[[ RECORDED DATA, beginning ]]

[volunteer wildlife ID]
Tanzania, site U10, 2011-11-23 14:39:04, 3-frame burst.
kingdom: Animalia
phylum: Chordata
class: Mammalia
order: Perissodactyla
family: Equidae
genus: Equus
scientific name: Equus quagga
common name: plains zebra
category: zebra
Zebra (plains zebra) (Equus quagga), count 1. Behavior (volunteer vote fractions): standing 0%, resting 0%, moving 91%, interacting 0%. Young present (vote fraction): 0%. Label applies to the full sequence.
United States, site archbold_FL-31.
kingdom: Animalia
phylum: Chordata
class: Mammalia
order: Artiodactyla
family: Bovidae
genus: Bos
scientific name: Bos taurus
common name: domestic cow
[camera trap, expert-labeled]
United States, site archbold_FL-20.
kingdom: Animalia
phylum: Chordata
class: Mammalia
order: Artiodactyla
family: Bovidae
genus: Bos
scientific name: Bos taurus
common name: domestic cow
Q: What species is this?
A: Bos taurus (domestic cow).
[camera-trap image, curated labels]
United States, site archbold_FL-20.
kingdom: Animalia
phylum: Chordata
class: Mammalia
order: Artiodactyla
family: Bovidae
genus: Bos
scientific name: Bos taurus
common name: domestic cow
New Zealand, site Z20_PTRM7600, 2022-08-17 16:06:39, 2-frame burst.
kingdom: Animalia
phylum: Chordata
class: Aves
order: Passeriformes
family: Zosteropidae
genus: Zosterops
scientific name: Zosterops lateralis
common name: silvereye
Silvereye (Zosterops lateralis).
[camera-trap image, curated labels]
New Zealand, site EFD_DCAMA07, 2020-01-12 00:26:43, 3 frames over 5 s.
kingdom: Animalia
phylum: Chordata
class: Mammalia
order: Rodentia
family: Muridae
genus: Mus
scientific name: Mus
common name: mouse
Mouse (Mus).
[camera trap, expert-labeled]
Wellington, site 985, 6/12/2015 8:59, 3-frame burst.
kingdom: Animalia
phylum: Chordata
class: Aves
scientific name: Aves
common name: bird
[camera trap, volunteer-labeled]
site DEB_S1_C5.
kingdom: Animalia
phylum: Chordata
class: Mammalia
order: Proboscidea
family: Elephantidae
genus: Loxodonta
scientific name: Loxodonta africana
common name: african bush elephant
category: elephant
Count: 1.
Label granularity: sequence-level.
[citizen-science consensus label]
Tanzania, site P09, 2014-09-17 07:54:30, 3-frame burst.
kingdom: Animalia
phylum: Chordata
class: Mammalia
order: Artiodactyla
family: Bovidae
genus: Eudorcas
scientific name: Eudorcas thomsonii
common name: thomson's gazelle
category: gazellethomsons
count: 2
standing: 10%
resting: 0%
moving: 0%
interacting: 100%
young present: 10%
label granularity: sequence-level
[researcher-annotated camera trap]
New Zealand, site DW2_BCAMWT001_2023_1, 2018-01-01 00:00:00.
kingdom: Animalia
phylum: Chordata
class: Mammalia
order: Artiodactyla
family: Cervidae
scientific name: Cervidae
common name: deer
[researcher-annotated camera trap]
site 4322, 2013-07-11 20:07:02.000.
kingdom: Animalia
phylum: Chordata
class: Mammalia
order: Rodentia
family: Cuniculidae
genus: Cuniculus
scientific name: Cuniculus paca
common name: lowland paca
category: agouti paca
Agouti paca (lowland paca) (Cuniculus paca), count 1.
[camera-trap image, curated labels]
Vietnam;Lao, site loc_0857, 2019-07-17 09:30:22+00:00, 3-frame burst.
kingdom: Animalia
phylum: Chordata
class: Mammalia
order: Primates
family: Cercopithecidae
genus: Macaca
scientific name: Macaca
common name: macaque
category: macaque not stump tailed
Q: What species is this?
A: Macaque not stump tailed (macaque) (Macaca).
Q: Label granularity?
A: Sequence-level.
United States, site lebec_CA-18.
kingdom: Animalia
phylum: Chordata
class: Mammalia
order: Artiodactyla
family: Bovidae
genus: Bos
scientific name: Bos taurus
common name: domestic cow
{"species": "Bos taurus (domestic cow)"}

[[ RECORDED DATA, end ]]

Copy out the records shown above, every one, exactly.

▸ **RESPONSE BOX**
[volunteer wildlife ID]
Tanzania, site U10, 2011-11-23 14:39:04, 3-frame burst.
kingdom: Animalia
phylum: Chordata
class: Mammalia
order: Perissodactyla
family: Equidae
genus: Equus
scientific name: Equus quagga
common name: plains zebra
category: zebra
Zebra (plains zebra) (Equus quagga), count 1. Behavior (volunteer vote fractions): standing 0%, resting 0%, moving 91%, interacting 0%. Young present (vote fraction): 0%. Label applies to the full sequence.
United States, site archbold_FL-31.
kingdom: Animalia
phylum: Chordata
class: Mammalia
order: Artiodactyla
family: Bovidae
genus: Bos
scientific name: Bos taurus
common name: domestic cow
[camera trap, expert-labeled]
United States, site archbold_FL-20.
kingdom: Animalia
phylum: Chordata
class: Mammalia
order: Artiodactyla
family: Bovidae
genus: Bos
scientific name: Bos taurus
common name: domestic cow
Q: What species is this?
A: Bos taurus (domestic cow).
[camera-trap image, curated labels]
United States, site archbold_FL-20.
kingdom: Animalia
phylum: Chordata
class: Mammalia
order: Artiodactyla
family: Bovidae
genus: Bos
scientific name: Bos taurus
common name: domestic cow
New Zealand, site Z20_PTRM7600, 2022-08-17 16:06:39, 2-frame burst.
kingdom: Animalia
phylum: Chordata
class: Aves
order: Passeriformes
family: Zosteropidae
genus: Zosterops
scientific name: Zosterops lateralis
common name: silvereye
Silvereye (Zosterops lateralis).
[camera-trap image, curated labels]
New Zealand, site EFD_DCAMA07, 2020-01-12 00:26:43, 3 frames over 5 s.
kingdom: Animalia
phylum: Chordata
class: Mammalia
order: Rodentia
family: Muridae
genus: Mus
scientific name: Mus
common name: mouse
Mouse (Mus).
[camera trap, expert-labeled]
Wellington, site 985, 6/12/2015 8:59, 3-frame burst.
kingdom: Animalia
phylum: Chordata
class: Aves
scientific name: Aves
common name: bird
[camera trap, volunteer-labeled]
site DEB_S1_C5.
kingdom: Animalia
phylum: Chordata
class: Mammalia
order: Proboscidea
family: Elephantidae
genus: Loxodonta
scientific name: Loxodonta africana
common name: african bush elephant
category: elephant
Count: 1.
Label granularity: sequence-level.
[citizen-science consensus label]
Tanzania, site P09, 2014-09-17 07:54:30, 3-frame burst.
kingdom: Animalia
phylum: Chordata
class: Mammalia
order: Artiodactyla
family: Bovidae
genus: Eudorcas
scientific name: Eudorcas thomsonii
common name: thomson's gazelle
category: gazellethomsons
count: 2
standing: 10%
resting: 0%
moving: 0%
interacting: 100%
young present: 10%
label granularity: sequence-level
[researcher-annotated camera trap]
New Zealand, site DW2_BCAMWT001_2023_1, 2018-01-01 00:00:00.
kingdom: Animalia
phylum: Chordata
class: Mammalia
order: Artiodactyla
family: Cervidae
scientific name: Cervidae
common name: deer
[researcher-annotated camera trap]
site 4322, 2013-07-11 20:07:02.000.
kingdom: Animalia
phylum: Chordata
class: Mammalia
order: Rodentia
family: Cuniculidae
genus: Cuniculus
scientific name: Cuniculus paca
common name: lowland paca
category: agouti paca
Agouti paca (lowland paca) (Cuniculus paca), count 1.
[camera-trap image, curated labels]
Vietnam;Lao, site loc_0857, 2019-07-17 09:30:22+00:00, 3-frame burst.
kingdom: Animalia
phylum: Chordata
class: Mammalia
order: Primates
family: Cercopithecidae
genus: Macaca
scientific name: Macaca
common name: macaque
category: macaque not stump tailed
Q: What species is this?
A: Macaque not stump tailed (macaque) (Macaca).
Q: Label granularity?
A: Sequence-level.
United States, site lebec_CA-18.
kingdom: Animalia
phylum: Chordata
class: Mammalia
order: Artiodactyla
family: Bovidae
genus: Bos
scientific name: Bos taurus
common name: domestic cow
{"species": "Bos taurus (domestic cow)"}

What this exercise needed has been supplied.